L’auteur illustre également la réflexivité institutionnelle qui favorise la production de la différence en étudiant tour à tour cinq exemples de pratiques de la classe moyenne blanche américaine des années 1970, allant de la division sexuelle du travail aux pratiques relatives aux toilettes, autant d’exemples généralement présentés « comme une conséquence naturelle de la différence entre les classes sexuelles, alors qu’en fait c’est un moyen d’honorer sinon de produire cette différence ». Ainsi, l’agencement entre espace mixte et espace non mixte, les « séparations périodiques » tout comme ce qu’il appelle l’organisation parallèle (le fait de mettre les enfants en colonne selon le sexe dans la cour d’école) permettent de donner sens aux différences sexuées.
Doing gender : créer et fixer les différences
Doing Gender - Candace West & Don Zimmerman
Organisation et régimes de genre
- Joan Acker (1990,2009)
- Raewyn Connell (2006)
Raewyn estime que les régimes de genre sont constitués de 4 éléments:
1: la division sexuée du travail et des tâches et l'association de ceux ci a l'un ou l'autre sexe.
2: les relations de pouvoir et la facon de l'exercer
3: les emotions et la facon dont les affects permettent des formes de solidarité ou au contraire d'inimité en lien avec l'identité de genre
4: culture genrée, cad des croyances et des symboles liés au genre que tout un chacun mobilise pour comprendre le monde qui l'entoure et interpréter les interactions.
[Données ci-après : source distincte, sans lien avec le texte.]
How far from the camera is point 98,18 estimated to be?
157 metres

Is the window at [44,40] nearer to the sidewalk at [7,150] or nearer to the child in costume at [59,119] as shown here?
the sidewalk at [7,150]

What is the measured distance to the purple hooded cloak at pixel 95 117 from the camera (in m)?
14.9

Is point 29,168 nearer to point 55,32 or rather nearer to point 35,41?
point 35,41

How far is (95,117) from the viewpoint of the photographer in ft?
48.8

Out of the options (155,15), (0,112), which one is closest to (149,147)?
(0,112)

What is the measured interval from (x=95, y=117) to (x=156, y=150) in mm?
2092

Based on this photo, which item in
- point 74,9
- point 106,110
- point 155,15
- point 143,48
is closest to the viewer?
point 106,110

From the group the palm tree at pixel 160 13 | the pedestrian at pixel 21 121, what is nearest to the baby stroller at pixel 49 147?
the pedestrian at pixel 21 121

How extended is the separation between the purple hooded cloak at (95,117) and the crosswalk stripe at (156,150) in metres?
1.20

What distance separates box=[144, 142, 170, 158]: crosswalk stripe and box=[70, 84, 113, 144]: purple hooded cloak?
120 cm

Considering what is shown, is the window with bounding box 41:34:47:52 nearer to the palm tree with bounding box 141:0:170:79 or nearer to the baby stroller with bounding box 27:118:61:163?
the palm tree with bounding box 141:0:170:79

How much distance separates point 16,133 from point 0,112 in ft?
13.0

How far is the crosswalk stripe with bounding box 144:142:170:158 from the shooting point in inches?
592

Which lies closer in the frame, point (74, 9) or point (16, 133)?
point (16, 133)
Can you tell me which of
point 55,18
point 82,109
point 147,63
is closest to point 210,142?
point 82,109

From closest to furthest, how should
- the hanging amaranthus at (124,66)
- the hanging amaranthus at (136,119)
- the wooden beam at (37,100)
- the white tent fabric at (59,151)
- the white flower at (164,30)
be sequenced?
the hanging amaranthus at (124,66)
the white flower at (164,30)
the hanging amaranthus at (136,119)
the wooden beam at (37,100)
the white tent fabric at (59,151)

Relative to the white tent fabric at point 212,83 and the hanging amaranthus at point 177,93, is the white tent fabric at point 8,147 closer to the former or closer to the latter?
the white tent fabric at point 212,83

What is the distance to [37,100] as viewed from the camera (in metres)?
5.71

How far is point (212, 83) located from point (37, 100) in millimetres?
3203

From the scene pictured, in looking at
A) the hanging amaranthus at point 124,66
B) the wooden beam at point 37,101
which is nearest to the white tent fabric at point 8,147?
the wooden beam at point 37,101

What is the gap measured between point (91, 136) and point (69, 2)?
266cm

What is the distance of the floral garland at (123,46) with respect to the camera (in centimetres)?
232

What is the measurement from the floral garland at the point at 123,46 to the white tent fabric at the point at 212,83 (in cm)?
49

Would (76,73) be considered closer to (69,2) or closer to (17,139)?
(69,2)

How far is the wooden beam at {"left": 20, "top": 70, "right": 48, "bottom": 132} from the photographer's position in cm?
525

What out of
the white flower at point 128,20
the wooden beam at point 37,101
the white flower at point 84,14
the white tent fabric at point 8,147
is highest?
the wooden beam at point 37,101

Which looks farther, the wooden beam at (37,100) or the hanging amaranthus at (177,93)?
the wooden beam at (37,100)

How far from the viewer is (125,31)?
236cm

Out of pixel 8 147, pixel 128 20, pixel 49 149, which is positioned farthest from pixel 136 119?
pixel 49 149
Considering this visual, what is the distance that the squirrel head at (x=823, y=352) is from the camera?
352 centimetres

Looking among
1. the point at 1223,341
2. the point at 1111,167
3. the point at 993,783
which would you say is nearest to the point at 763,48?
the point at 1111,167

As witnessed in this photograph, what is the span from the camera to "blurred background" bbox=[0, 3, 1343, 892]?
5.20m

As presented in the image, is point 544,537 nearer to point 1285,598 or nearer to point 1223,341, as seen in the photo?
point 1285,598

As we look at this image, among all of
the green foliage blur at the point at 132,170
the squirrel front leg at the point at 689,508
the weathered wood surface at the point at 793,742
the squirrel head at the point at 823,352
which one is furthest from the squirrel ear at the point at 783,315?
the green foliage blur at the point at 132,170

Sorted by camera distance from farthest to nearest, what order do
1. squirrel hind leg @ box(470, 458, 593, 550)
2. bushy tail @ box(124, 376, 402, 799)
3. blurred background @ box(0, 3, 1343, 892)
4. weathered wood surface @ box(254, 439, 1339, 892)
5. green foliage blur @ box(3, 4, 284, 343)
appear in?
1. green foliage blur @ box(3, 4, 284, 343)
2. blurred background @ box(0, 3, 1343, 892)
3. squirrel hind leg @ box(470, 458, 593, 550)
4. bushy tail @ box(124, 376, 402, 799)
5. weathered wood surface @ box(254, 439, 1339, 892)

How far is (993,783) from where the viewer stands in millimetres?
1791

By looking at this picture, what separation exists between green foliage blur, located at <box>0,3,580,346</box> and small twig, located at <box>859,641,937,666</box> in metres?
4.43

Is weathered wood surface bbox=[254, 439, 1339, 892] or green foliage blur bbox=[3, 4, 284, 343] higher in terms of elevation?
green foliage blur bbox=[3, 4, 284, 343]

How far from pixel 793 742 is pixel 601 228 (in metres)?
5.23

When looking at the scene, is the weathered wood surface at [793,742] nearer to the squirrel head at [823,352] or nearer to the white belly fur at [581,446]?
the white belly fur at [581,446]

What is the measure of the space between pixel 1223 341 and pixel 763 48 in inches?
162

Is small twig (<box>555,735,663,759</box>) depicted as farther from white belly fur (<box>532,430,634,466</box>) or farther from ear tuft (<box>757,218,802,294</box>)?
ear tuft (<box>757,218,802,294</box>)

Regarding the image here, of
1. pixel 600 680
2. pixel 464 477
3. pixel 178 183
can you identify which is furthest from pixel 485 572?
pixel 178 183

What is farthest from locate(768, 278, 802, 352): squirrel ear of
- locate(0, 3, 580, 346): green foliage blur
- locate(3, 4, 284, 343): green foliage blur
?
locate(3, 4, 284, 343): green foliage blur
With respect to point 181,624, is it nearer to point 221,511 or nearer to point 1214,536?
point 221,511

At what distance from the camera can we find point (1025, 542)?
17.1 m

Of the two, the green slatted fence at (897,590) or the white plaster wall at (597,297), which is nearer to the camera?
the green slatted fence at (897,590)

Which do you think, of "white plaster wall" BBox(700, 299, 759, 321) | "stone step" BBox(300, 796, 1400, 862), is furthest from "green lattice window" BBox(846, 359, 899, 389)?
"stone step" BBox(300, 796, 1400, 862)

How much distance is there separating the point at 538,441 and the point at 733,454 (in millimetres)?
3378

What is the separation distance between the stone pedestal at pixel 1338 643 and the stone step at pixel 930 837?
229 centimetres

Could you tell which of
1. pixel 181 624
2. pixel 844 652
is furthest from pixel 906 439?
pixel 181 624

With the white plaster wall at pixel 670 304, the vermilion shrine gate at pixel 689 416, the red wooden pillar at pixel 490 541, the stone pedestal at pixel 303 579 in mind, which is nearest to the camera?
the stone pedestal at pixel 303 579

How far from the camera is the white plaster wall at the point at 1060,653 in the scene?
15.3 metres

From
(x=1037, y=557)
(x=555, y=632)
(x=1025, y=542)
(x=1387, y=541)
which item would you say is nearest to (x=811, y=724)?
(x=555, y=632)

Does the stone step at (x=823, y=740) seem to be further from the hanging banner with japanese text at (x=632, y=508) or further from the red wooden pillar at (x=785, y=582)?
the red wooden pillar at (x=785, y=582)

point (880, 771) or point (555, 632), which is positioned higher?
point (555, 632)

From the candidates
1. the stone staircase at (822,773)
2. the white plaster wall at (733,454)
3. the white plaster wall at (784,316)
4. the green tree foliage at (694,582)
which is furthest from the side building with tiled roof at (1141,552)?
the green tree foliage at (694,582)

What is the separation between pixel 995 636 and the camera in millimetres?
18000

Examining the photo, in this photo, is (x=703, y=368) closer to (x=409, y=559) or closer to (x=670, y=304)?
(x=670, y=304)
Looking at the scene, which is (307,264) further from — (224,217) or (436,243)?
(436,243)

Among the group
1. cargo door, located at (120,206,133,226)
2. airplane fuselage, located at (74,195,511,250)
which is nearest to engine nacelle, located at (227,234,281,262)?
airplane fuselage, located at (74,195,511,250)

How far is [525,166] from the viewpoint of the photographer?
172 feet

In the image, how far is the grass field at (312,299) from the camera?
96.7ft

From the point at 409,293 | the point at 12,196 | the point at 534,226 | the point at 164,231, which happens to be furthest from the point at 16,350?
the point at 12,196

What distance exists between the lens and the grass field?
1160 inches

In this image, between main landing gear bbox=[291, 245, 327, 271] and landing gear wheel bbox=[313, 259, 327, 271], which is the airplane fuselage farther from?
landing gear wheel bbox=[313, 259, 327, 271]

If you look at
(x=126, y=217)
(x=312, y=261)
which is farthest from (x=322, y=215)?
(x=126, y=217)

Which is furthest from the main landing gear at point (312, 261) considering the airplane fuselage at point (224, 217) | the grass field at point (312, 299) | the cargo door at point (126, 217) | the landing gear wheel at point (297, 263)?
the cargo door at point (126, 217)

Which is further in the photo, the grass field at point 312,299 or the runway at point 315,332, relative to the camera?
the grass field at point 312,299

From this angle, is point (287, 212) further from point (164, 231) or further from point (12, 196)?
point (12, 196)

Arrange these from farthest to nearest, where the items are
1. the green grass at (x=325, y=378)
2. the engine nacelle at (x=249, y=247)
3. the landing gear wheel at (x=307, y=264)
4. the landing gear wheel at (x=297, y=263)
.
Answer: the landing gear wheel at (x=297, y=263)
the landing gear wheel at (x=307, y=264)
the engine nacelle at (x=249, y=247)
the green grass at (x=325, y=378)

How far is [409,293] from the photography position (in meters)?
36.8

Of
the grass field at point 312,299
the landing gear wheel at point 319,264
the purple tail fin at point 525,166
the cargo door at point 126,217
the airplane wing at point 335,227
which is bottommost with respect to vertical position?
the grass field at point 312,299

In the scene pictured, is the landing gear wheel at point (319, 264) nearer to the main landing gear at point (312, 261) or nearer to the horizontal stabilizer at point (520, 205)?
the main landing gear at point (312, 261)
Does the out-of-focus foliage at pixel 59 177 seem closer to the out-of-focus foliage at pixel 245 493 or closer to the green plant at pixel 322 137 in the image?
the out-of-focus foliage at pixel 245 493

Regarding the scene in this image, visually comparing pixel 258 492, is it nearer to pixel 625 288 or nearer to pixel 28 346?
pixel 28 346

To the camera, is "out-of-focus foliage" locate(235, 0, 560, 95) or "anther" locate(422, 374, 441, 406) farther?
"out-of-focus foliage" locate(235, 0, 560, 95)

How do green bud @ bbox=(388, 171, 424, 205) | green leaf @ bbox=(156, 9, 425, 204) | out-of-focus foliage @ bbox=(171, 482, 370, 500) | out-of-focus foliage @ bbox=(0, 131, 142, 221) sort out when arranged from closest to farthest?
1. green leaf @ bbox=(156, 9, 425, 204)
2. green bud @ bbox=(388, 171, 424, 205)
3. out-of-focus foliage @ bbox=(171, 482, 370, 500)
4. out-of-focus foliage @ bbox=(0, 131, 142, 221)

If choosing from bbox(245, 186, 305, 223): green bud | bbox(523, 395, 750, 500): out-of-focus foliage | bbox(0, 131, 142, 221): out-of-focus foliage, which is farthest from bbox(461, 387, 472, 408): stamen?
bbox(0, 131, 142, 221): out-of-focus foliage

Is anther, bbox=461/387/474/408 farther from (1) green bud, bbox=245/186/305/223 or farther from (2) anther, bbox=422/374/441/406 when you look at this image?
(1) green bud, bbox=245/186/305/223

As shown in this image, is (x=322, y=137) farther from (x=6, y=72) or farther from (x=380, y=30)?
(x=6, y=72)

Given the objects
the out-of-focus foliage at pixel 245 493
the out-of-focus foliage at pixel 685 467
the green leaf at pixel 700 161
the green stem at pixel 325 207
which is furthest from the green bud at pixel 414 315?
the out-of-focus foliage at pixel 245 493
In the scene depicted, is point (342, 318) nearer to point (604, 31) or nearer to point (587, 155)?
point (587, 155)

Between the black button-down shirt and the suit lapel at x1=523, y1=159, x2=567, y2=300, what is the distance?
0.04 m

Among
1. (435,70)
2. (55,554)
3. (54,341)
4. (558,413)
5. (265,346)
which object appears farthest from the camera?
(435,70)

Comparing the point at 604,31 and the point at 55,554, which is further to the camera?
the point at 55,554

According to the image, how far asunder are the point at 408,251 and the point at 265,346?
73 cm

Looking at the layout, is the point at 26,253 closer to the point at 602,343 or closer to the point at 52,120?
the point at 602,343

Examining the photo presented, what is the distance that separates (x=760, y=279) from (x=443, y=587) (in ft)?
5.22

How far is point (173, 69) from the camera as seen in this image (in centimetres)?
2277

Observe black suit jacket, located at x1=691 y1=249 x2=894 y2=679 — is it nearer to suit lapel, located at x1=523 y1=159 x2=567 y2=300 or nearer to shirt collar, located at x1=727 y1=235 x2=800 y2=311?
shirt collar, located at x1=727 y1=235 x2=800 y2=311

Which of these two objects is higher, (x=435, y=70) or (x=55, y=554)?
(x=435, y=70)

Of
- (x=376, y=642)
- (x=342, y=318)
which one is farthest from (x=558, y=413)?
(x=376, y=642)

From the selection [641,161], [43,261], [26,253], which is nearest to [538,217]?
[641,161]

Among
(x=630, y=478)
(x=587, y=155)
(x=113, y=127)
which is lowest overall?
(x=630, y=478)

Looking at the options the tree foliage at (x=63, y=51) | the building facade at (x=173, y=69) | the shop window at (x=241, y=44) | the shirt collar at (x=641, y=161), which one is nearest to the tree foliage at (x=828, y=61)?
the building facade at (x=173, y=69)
Masculinités et ordre de genre
Pluralité des masculinités et hiérarchies. Certaines valorisées (Masculinité hégémonique) et d'autres dépréciées.
5) Repenser le sujet et l'identité: théories poststructuralistes du genre
Tournants discursifs
Les théorisations post-structuralistes du genre s’intéressent à la façon dont les discours façonnent le genre et les identités que celui-ci soutient. Cette approche qui insiste sur le langage permet tout d’abord de penser la malléabilité du genre : la signification du langage n’est jamais fixée, toujours sujette à interprétation [Scott, 1988b]. Les significations sociales et culturelles attachées au genre sont donc elles aussi susceptibles de changement et d’interprétations différentes.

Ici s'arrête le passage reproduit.